**GIVEN TEXT:**
------------

Reputation: 938
I'm using spring batch with custom reader and writer.
I have a control table with customerId's.
I need to run the same Step multiple times, once for each customer in my control table.
The customerId
should be able to pass as a parameter since I need it in the reader as well as in the writer.
How can this best be achieved?
@Bean
public Step shipmentFactsStep() {
return stepBuilderFactory.get("shipmentFactsStep")
.<Shipmentfacts, Shipmentfacts>chunk(10000)
.reader(shipmentfactsItemReader())
.processor(shipmentFactProcessor())
.writer(shipmentFactsWriter())
.build();
}
Upvotes: 1
Views: 2660
Reputation: 10142
One way of achieving this is by Partitioning. This approach seems better if you wish to keep track about which customersIds
have been completed since there would be a slave step for each customer id.
1.First create your partitioner class by implementing org.springframework.batch.core.partition.support.Partitioner
interface and populate Map<String, ExecutionContext>
for each customer id.
Since, you are partitioning by customer id, method parameter gridSize
will not be used for your case.
Code will look something like this, Where allCustomers
is the list that you prepared from database.

------------

**INSTRUCTIONS:**
**a)** Please print the stretch of the Spring Batch thread from "I have a control" through "best be achieved?" with no changes.
**b)** Answer these from the Spring Batch thread, marking each answer as its question is marked:
(i) What chunk size does shipmentFactsStep use?
(ii) Which interface should the partitioner class implement?
(iii) Which method parameter goes unused when partitioning by customer id?

**EXERCISE DATA:**
------------

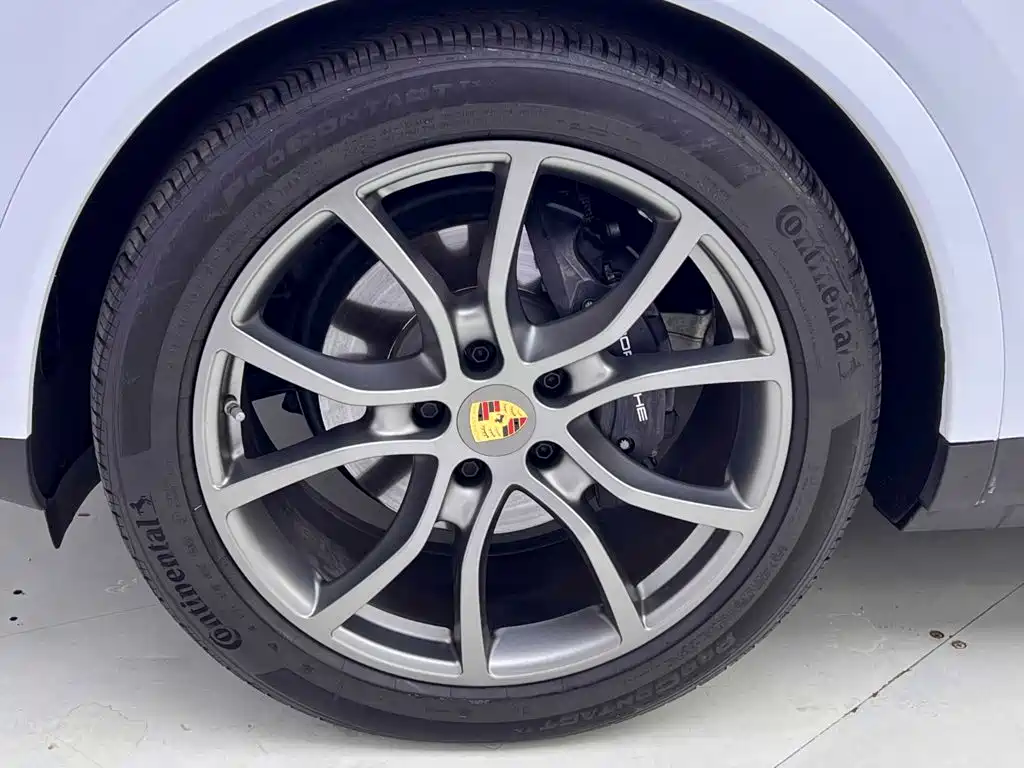 Porsche Cayenne Hybrid — миниатюра 12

------------

**RESPONSES TO THE TASKS:**
**a)**
I have a control table with customerId's.
I need to run the same Step multiple times, once for each customer in my control table.
The customerId
should be able to pass as a parameter since I need it in the reader as well as in the writer.
How can this best be achieved?

**b)**
(i) 10000
(ii) org.springframework.batch.core.partition.support.Partitioner
(iii) gridSize